Türk tarihinin en oldukca tartışılan ve dört gözle beklenen hükümdarlarının başlangıcında gelen Sultan 2. Abdülhamid Han’ın, aramızdan ayrılışının üstünden 106 yıl geçti. ‘Kızıl Sultan’ şeklinde haksız ithamlara maruz kalan Abdülhamid Han, hükümdarlığı süresi süresince, dağılmakta olan bir devleti ayakta tutmak için muhteşem bir çaba gösterdi. 2. Abdülhamid’in en başarıya ulaşmış olduğu alanlardan birisi dış politikaydı. Dış politikada temel amaç, imparatorluğun sulh içinde yaşamasını sağlamaktı. Avrupa devletlerinin Türkiye üstünde birbiriyle çatışan çıkar ve ihtiraslarından faydalanan Sultan Abdülhamid’in dış politikası, devletler arası ilişkilerde yeni şartlar oluştukça değişkenlik gösterdi.

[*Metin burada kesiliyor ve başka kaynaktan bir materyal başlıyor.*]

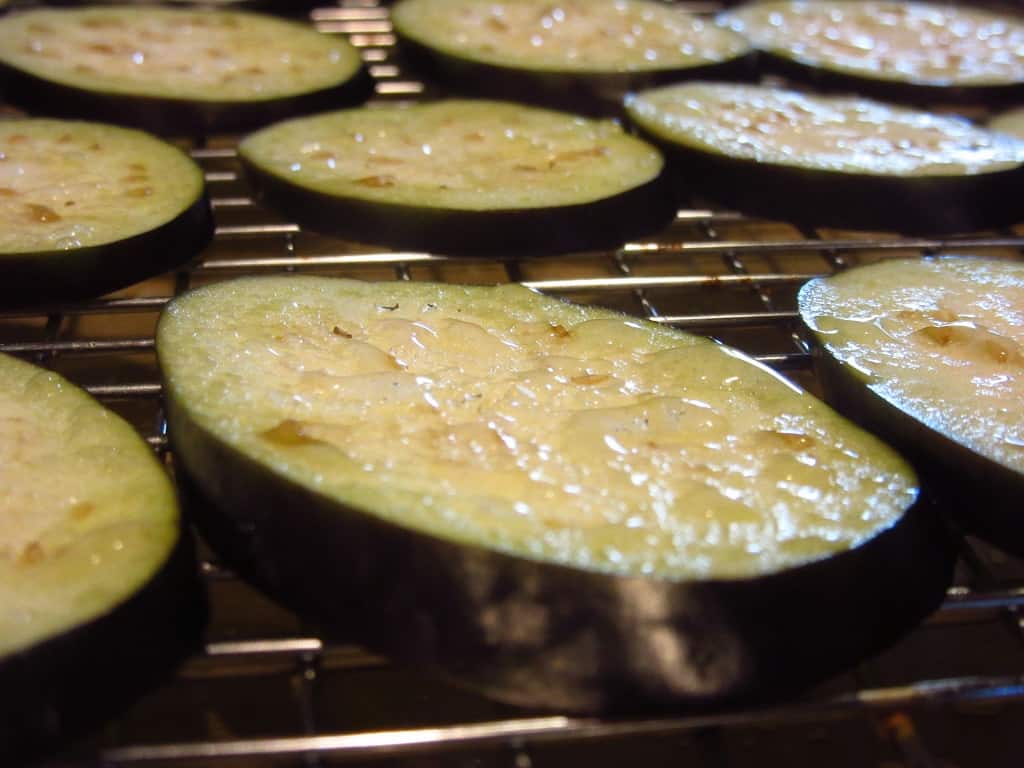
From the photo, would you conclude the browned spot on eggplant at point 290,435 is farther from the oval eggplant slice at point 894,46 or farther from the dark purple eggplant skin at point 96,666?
the oval eggplant slice at point 894,46

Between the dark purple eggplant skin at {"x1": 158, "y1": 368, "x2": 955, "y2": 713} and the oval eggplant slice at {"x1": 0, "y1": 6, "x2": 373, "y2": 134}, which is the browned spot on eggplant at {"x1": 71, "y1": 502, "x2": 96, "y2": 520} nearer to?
the dark purple eggplant skin at {"x1": 158, "y1": 368, "x2": 955, "y2": 713}

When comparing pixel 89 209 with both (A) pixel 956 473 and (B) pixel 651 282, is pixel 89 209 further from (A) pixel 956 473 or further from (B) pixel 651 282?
(A) pixel 956 473

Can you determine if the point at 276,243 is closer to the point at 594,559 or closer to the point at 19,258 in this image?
the point at 19,258

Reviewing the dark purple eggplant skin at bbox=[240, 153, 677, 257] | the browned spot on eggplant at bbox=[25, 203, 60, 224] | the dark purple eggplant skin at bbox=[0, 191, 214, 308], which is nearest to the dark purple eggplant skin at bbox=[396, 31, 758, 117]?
the dark purple eggplant skin at bbox=[240, 153, 677, 257]

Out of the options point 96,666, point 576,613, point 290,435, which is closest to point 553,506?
point 576,613

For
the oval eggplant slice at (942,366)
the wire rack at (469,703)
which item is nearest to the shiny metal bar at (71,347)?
the wire rack at (469,703)
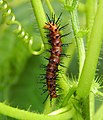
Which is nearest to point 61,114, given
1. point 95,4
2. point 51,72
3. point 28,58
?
point 51,72

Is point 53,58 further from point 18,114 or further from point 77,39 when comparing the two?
point 18,114

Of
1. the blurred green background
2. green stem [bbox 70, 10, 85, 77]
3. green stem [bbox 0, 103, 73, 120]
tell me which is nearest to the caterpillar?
green stem [bbox 70, 10, 85, 77]

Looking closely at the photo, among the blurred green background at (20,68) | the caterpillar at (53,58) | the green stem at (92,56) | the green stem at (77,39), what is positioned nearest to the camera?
the green stem at (92,56)

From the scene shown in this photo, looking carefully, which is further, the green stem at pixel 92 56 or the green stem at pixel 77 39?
the green stem at pixel 77 39

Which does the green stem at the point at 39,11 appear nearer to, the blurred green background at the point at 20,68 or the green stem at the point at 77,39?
the green stem at the point at 77,39

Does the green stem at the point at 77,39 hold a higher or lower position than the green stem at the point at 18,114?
higher

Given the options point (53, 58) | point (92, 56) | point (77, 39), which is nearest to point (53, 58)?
point (53, 58)

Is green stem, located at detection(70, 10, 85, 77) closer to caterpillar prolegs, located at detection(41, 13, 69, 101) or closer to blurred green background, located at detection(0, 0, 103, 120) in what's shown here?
caterpillar prolegs, located at detection(41, 13, 69, 101)

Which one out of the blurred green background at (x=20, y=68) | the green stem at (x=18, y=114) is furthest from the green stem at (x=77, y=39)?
the blurred green background at (x=20, y=68)

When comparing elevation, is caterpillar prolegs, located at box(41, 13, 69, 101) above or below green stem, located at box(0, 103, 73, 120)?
above

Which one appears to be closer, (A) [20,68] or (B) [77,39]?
(B) [77,39]
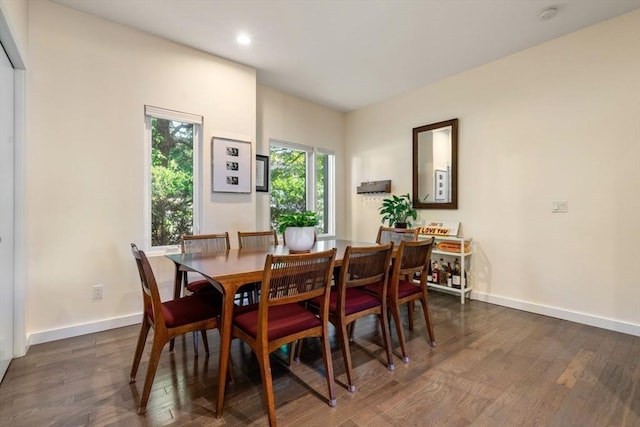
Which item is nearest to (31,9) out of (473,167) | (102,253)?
(102,253)

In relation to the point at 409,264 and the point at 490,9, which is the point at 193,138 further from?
the point at 490,9

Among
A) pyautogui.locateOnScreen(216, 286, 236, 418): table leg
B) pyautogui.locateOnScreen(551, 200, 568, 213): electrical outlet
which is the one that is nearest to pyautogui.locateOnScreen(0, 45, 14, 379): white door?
pyautogui.locateOnScreen(216, 286, 236, 418): table leg

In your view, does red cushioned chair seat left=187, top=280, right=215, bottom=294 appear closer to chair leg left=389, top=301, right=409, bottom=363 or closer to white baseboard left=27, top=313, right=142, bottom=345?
white baseboard left=27, top=313, right=142, bottom=345

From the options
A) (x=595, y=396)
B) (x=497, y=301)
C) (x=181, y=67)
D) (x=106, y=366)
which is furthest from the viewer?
(x=497, y=301)

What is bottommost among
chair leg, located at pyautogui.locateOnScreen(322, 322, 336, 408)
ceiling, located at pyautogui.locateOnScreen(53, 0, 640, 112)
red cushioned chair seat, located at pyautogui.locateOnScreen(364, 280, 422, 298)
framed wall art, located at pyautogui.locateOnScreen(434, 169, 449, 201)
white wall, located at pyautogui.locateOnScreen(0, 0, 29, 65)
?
chair leg, located at pyautogui.locateOnScreen(322, 322, 336, 408)

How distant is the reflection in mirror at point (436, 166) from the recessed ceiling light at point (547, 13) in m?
1.26

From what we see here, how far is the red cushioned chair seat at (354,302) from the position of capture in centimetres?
190

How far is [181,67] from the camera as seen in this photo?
308cm

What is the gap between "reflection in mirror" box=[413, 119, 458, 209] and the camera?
3.77m

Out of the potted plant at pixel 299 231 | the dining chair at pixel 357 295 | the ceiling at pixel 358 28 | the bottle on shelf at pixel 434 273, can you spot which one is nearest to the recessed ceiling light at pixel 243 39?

MODERNLEŞME ADIMLARI ATILDI

Sultan 2. Abdülhamid döneminde eğitim, bayındırlık ve ziraat alanında mühim adımlar atıldı. 1876-1908’de iptidailer 200’den 4-5 bine, sübyan mektepleri 10 bine, rüştiyeler 250’den 600’e, idadiler 5’ten 104’e ve bugünkü öğretmen yetiştiren yüksekokul olan Darülmuallimin sayısı ise 32’ye yükseltildi. Ek olarak ziraat, maliye, hukuk, baytar, tecim, ziraat ve daha birçok alanda oldukca sayıda meslek yüksekokulları açtı.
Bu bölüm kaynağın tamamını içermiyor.